My daughter is the same as me, passionate about violin. Even when she was little, I never had to remind her to practice. I never tried to preach to her, instead leaving her to figure things out by herself. Unlike most parents, I don’t center my world around my child, but try to have my own life. The day when my daughter was born, I looked into her eyes and whispers: “You are you, I am me. We are not one. We are separate individuals. We will respect one another.” All this time, we’ve been more like friends. Whatever she has on her mind she likes to share with me.
Last year, we stayed home together for a few months during the pandemic.

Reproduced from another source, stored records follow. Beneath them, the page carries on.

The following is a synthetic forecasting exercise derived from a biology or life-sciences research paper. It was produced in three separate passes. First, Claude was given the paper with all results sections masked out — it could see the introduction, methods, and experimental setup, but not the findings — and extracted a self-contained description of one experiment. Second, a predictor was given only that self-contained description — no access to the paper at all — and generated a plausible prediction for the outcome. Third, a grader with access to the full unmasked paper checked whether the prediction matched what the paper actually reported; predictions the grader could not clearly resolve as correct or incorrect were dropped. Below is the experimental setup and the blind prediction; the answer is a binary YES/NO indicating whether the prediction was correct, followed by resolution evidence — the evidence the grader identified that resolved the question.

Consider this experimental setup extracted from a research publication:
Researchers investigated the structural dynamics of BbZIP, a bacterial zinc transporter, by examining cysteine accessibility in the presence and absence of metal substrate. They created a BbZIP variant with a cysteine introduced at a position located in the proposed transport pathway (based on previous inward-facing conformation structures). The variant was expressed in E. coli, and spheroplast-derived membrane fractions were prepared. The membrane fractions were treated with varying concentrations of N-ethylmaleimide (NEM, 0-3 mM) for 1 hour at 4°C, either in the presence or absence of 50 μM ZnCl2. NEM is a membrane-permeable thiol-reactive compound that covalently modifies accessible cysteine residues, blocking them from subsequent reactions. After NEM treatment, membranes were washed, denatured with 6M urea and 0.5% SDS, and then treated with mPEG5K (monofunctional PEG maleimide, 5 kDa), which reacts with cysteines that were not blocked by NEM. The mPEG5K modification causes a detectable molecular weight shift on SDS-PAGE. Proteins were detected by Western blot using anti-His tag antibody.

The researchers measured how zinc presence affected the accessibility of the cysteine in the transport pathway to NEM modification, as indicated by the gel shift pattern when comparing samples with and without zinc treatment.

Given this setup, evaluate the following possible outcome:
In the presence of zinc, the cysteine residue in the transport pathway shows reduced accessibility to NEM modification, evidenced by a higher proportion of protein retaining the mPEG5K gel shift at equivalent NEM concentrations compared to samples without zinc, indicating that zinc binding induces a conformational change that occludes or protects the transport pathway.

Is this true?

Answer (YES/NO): YES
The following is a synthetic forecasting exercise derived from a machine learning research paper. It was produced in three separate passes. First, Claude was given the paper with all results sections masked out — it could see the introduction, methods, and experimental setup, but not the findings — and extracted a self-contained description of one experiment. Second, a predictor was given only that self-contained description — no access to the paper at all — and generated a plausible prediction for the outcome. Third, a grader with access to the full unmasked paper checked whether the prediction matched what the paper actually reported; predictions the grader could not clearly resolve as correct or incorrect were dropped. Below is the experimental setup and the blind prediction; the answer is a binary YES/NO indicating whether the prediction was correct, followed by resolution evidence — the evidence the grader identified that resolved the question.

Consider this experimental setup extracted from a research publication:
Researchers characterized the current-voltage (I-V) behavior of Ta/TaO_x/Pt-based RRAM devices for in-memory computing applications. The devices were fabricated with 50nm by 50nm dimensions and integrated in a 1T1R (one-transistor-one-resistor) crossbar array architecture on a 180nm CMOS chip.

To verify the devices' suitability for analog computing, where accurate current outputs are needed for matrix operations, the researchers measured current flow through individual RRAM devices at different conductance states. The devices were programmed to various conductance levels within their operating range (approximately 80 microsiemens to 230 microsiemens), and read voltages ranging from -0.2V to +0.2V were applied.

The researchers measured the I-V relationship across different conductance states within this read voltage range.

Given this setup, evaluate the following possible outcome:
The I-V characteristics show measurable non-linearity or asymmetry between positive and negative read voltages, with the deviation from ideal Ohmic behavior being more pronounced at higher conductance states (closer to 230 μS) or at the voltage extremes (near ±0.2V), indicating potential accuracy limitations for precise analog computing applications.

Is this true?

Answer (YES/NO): NO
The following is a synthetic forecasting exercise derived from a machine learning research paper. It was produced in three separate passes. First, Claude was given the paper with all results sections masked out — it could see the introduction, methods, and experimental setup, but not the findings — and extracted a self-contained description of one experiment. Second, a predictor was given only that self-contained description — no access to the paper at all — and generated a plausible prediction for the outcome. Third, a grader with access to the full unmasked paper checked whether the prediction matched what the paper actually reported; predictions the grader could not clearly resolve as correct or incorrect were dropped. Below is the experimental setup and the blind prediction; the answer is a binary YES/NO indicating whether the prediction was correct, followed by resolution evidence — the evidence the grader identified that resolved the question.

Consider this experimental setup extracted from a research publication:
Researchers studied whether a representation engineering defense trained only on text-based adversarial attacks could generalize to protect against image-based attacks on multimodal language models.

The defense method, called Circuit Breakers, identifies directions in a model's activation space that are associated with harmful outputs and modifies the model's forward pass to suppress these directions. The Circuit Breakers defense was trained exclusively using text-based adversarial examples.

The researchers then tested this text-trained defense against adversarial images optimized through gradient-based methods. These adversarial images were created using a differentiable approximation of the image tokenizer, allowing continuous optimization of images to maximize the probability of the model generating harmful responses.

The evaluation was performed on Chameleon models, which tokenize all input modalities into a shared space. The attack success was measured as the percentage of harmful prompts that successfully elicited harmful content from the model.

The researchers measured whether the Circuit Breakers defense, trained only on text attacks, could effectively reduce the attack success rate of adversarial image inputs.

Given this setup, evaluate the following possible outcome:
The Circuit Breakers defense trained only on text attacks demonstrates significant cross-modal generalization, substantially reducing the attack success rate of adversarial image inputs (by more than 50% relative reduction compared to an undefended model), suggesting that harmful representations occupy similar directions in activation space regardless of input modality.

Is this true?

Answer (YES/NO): YES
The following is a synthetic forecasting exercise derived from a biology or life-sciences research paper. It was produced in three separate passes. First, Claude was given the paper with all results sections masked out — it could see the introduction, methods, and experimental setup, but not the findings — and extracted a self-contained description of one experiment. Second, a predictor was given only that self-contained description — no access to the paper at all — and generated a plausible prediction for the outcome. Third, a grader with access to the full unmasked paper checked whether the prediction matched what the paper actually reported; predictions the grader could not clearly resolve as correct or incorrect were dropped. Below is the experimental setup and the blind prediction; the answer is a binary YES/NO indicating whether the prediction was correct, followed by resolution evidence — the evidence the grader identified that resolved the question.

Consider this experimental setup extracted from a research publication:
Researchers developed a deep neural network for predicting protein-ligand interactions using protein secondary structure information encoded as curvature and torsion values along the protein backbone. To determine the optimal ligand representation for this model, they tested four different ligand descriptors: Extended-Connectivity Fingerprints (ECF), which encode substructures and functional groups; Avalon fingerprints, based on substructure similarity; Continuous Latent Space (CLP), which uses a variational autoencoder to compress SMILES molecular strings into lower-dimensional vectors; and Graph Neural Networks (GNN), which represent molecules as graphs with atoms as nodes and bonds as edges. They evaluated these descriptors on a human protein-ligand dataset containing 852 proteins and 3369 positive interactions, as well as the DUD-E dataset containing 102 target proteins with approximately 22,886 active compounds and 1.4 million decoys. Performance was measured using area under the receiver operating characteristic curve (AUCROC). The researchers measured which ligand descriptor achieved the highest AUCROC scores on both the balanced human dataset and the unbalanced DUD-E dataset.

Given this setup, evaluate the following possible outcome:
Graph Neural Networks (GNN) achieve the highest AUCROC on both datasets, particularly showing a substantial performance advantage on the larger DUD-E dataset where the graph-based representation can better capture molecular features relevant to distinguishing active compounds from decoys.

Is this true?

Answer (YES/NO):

She told me about a boy she had on at her high school. She said that the boy was an avid runner and he often ran on the school’s sports fields, lap after lap. She said one of the biggest joys of high school is having someone to think about every day.

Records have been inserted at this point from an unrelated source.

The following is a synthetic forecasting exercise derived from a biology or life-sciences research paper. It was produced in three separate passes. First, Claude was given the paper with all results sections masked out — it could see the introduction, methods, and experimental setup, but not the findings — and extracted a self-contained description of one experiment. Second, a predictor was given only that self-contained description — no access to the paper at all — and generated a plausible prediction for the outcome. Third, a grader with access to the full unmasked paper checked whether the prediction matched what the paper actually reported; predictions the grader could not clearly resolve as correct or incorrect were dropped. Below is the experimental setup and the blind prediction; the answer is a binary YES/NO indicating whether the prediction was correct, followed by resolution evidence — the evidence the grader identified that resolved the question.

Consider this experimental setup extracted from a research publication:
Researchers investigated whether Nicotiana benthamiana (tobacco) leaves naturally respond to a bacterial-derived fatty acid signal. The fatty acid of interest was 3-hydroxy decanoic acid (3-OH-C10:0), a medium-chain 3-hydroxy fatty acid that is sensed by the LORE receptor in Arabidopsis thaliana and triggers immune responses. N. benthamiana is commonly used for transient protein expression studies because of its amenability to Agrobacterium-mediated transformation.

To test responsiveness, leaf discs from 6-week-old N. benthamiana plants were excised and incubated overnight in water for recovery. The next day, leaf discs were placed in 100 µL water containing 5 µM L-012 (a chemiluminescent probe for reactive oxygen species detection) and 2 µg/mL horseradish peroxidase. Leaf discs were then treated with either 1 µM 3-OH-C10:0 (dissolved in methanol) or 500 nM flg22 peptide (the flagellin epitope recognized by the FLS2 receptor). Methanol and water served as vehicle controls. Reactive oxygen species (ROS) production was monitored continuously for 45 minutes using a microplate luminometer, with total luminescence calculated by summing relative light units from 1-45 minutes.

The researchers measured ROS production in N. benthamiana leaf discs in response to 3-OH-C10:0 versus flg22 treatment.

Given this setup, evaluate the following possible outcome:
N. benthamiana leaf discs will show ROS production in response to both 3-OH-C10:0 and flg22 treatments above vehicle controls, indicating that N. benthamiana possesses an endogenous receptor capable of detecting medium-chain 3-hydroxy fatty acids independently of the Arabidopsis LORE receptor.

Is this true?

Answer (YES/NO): NO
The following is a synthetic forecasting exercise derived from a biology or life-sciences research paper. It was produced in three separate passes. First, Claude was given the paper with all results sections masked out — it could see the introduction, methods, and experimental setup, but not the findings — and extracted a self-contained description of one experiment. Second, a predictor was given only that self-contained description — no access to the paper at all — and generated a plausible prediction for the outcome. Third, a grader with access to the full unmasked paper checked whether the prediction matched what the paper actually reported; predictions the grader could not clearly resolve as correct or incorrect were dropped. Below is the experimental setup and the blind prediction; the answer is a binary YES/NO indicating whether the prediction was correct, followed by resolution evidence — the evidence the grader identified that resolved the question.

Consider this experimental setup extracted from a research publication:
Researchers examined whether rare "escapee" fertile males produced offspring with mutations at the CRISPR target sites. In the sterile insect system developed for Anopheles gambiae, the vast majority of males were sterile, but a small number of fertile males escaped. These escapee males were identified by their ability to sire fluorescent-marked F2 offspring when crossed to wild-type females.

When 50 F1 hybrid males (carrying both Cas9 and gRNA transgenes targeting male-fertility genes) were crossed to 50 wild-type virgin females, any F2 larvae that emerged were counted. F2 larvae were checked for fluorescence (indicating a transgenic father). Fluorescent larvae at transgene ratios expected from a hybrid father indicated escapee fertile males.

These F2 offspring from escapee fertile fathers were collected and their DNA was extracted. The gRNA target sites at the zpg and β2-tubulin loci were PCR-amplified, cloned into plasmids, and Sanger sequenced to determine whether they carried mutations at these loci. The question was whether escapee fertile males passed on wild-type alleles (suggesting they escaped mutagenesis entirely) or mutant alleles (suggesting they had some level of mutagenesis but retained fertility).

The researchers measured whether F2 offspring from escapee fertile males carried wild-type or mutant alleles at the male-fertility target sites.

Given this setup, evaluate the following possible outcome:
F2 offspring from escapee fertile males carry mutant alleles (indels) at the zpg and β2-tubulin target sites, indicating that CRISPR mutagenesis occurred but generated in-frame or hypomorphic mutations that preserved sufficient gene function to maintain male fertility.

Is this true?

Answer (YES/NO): NO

Her dad was a runner too. Back then he was tall and thin, never hunching, always full of energy.
We were neighbors growing up, living in the same hutong. I married him at 34. When our daughter was 1 and 2 months old, he went to the United States by himself to pursue his American Dream. People called him heartless for leaving me and my daughter behind. But I can understand. Going to America was his dream. I know that he was willing to sacrifice everything for freedom.
All these years he hasn’t come back once. I’ve never asked him for money. I raised our child all by myself, filling the shoes of both mom and dad. I helped take care of my parents-in-law too.
When we call, he never talks much about his life in America, and I don’t ask. I know that life isn’t easy for him. It took him 20 years to get a Green Card. He’s worked mostly low-end jobs. He used to be a driver, but lost his job due to the pandemic. He now works as a bagger at a vegetable market, five days a week, eight hours per day, making 17 USD per hour.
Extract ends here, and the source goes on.